▶ [PASSAGE]
####################
Everyone seems to overlook Naviwax when recommending an excellent value wax.
Like HD wax I think it really punches above its weight, Durablity is good, I've had a single layer on for nearly 3 months and it's still has excellent beading. In addition to that it can be used on plastic trim too and leaved a really nice satin finish. :thumb:


----------



## -Raven- (Aug 26, 2010)

£20 for the 3oz of Vics red! No need for the bigger pot, the 3oz will last years.
It's very easy to use, just follow manufacturers directions. Apply to a panel at a time, then buff off. It comes off extremely easy to reveal a deep and wet shine that always wows me!

Another wax I've been using lately is Naviwax Dark. Not as wet looking as the Vics, but certainly deep looking. It too has a trick to apply. Mist the panel with water, apply the wax a panel at a time, then buff off straight away. I like this one for the water behaviour (it's rainy season here), it is one hates water!!!


----------



## k9vnd (Apr 11, 2011)

Been here myself bud!... stunning on black is-

Autofinesse soul
blackfire midnight sun(over budget)
R222
pete's 53
cg 50/50
vic's red


----------



## -Raven- (Aug 26, 2010)

Shuff01 said:


> Everyone seems to overlook Naviwax when recommending an excellent value wax.


beat me to it! :thumb:
JDM at its finest, comes in a cool tin for sure!


----------



## tg1 (May 18, 2011)

top the fk with z6. gives real nice mirror, but it still doesn't looked waxed, it looks really really sterile for want of a better word. Petes 53 is under budget but rather nice.

For what you want can't you just use the fk and top it with another wax? i done this with petes 53 on top and looked good for it

not tried anything fancier than that sorry


----------



## Godderz23 (Jul 19, 2010)

AG HD - £25 on eBay. 

CG 50/50 - £40 most retailers. 

My fave 2 waxes atm. Not sure yet if 50/50 is worth the extra £15 over HD.


----------



## k9vnd (Apr 11, 2011)

Have on order a 3oz of the wolfgang fuzion, was told it's the dog's on black too!!


----------



## msb (Dec 20, 2009)

Used quite a few sub £40 waxes, but unfortunately the pricer stuff is winning for me now, anyway,sub £40 there is only one wax that wins/fits the bill,its got to be Vics Concours, the looks are well up there with more expensive stuff and durability once a couple of layers are on is fairly decent. Even better it actually feels more like an expensive wax when using,and is really easy to use as long as the instructions are adhered to, one panel at a time:thumb:


----------



## Dan_S (Nov 10, 2011)

Another vote here for Vic Red

Another wax for the budget mentioned would be Autobrite Obsession, I've just ordered some and look forward to comparing it to some other waxes I have.


----------



## Kris1986 (May 19, 2008)

I've tried plenty of waxes "over the years", and Glasur from Zymol and Concourse from Victoria is brilliant

They last long, looks very, very good and the have good water behaviour (especially Glasur)

But the looks that I got from Victoria Chaos on a black Audi A3 last summer, really blow me away! Look at the link under :thumb:
http://www.detailingworld.co.uk/forum/showthread.php?t=221759


----------



## Trip tdi (Sep 3, 2008)
####################
▶ [GIVEN INSTRUCTION A] In the wax thread, what price is given for the 3oz of Vics red?
The listing that follows bears no relation to the wax thread.
####################
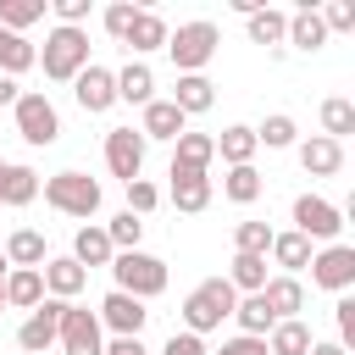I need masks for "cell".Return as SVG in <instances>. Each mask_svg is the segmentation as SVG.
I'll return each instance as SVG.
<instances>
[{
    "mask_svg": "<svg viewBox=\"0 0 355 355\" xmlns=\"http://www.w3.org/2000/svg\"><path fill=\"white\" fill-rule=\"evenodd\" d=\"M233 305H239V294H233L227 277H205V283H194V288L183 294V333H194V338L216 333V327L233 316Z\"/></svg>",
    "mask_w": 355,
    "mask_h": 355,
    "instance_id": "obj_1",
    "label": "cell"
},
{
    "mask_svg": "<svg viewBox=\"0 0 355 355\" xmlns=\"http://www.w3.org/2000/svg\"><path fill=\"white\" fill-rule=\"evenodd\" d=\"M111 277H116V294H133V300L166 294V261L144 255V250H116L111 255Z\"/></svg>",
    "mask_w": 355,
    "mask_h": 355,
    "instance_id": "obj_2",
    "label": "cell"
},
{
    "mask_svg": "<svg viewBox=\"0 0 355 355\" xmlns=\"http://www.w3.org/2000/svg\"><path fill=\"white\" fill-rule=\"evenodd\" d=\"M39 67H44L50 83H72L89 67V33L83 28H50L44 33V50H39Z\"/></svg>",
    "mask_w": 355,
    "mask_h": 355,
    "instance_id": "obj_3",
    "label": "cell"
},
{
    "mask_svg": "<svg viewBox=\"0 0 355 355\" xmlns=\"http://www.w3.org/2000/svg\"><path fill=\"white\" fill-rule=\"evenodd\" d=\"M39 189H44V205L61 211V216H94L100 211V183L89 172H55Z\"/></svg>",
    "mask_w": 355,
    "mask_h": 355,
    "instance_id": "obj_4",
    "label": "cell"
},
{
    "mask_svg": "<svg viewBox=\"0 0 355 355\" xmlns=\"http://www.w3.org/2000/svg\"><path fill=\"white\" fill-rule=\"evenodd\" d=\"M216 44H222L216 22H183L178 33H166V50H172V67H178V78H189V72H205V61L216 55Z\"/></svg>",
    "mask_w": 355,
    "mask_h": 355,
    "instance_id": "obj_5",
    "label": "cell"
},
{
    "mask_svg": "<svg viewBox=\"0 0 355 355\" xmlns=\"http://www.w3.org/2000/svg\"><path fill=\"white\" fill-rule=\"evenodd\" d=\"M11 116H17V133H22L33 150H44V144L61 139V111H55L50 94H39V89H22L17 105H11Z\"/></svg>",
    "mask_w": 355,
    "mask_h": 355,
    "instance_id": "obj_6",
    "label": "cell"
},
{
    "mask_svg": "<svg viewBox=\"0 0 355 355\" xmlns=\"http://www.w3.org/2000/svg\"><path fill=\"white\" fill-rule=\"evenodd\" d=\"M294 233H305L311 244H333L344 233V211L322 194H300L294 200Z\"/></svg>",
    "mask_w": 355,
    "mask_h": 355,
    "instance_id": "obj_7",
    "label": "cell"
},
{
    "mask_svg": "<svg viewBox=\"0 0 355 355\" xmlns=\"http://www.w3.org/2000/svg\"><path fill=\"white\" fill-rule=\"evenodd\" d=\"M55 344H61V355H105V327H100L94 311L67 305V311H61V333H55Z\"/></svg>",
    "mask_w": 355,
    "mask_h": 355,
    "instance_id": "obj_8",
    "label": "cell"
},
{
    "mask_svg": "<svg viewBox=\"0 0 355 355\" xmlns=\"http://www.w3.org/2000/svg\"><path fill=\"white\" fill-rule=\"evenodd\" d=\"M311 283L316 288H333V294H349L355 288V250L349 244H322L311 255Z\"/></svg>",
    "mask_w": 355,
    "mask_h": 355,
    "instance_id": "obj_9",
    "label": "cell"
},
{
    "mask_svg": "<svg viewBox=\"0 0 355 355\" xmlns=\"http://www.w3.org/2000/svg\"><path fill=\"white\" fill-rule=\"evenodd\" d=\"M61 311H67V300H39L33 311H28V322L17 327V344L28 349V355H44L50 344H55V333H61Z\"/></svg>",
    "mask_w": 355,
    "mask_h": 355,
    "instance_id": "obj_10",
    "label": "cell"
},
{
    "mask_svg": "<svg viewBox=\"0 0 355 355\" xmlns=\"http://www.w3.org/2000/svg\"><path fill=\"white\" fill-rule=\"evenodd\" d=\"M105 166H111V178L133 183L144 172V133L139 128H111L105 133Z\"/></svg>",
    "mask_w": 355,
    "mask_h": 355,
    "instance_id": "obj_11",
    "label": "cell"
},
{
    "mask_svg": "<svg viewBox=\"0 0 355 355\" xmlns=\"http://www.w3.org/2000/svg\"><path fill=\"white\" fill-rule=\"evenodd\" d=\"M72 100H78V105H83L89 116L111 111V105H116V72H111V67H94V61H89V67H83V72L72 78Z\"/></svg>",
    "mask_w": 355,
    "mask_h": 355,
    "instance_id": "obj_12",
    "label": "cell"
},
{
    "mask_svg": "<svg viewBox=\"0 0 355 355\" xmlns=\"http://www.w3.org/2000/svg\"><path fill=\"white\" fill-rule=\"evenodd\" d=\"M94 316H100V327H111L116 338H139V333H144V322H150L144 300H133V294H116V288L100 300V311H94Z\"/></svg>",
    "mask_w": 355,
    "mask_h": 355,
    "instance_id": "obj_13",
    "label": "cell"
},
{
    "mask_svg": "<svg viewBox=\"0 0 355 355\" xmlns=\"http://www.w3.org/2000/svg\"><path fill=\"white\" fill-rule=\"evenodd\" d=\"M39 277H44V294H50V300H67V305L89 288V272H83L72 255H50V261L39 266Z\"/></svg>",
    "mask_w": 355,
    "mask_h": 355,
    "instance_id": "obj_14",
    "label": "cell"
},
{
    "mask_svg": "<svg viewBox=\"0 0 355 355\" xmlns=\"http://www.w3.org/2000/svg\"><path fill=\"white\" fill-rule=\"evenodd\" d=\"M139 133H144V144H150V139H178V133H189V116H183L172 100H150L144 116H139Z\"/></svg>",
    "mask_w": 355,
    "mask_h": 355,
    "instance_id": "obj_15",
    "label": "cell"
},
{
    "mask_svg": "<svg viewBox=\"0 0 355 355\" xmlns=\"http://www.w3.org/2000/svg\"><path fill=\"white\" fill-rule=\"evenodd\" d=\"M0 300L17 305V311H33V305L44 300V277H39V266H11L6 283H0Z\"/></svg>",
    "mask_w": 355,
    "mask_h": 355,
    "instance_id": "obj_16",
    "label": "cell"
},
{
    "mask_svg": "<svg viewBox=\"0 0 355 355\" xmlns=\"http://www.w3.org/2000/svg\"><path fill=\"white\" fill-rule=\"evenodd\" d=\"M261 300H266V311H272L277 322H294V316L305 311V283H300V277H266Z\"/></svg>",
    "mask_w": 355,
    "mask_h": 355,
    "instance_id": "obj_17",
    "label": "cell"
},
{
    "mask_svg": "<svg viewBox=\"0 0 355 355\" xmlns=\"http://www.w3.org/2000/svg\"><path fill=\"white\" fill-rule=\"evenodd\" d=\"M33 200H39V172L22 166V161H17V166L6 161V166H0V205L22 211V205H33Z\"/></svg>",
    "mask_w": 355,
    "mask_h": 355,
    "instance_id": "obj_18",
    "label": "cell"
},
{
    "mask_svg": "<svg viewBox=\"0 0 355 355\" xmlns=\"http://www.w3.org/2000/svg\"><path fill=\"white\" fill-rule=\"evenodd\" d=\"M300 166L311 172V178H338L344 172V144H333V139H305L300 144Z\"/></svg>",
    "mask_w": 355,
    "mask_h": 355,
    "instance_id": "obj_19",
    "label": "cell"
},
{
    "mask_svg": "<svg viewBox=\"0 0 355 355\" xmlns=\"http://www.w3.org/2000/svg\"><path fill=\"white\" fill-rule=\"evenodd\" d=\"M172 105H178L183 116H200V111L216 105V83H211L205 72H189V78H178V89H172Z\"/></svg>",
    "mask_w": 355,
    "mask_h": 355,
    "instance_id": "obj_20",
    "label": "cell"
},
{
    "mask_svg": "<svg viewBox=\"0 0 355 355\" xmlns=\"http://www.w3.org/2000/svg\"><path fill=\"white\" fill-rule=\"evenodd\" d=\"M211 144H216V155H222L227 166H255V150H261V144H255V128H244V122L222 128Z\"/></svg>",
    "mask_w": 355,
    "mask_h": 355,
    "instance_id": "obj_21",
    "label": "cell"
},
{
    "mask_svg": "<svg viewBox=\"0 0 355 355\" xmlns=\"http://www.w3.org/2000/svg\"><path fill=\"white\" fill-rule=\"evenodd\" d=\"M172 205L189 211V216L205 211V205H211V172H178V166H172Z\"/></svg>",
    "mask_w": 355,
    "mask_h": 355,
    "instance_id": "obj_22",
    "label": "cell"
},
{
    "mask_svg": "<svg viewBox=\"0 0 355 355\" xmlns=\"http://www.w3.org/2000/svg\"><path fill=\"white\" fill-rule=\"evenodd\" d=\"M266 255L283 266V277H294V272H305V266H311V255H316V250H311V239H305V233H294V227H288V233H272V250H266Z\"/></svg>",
####################
▶ [GIVEN INSTRUCTION B] Can you reproduce the listing verbatim, from its first line up to and including the line that contains "189H44V205L61 211V216H94L100 211V183L89", without the pictures?

▶ [CORRECT RESULT A] £20.

▶ [CORRECT RESULT B]
I need masks for "cell".Return as SVG in <instances>. Each mask_svg is the segmentation as SVG.
I'll return each instance as SVG.
<instances>
[{
    "mask_svg": "<svg viewBox=\"0 0 355 355\" xmlns=\"http://www.w3.org/2000/svg\"><path fill=\"white\" fill-rule=\"evenodd\" d=\"M233 305H239V294H233L227 277H205V283H194V288L183 294V333H194V338L216 333V327L233 316Z\"/></svg>",
    "mask_w": 355,
    "mask_h": 355,
    "instance_id": "obj_1",
    "label": "cell"
},
{
    "mask_svg": "<svg viewBox=\"0 0 355 355\" xmlns=\"http://www.w3.org/2000/svg\"><path fill=\"white\" fill-rule=\"evenodd\" d=\"M111 277H116V294H133V300L166 294V261L144 255V250H116L111 255Z\"/></svg>",
    "mask_w": 355,
    "mask_h": 355,
    "instance_id": "obj_2",
    "label": "cell"
},
{
    "mask_svg": "<svg viewBox=\"0 0 355 355\" xmlns=\"http://www.w3.org/2000/svg\"><path fill=\"white\" fill-rule=\"evenodd\" d=\"M39 67H44L50 83H72L89 67V33L83 28H50L44 33V50H39Z\"/></svg>",
    "mask_w": 355,
    "mask_h": 355,
    "instance_id": "obj_3",
    "label": "cell"
},
{
    "mask_svg": "<svg viewBox=\"0 0 355 355\" xmlns=\"http://www.w3.org/2000/svg\"><path fill=\"white\" fill-rule=\"evenodd\" d=\"M39 189H44V205L61 211V216H94L100 211V183L89 172H55Z\"/></svg>",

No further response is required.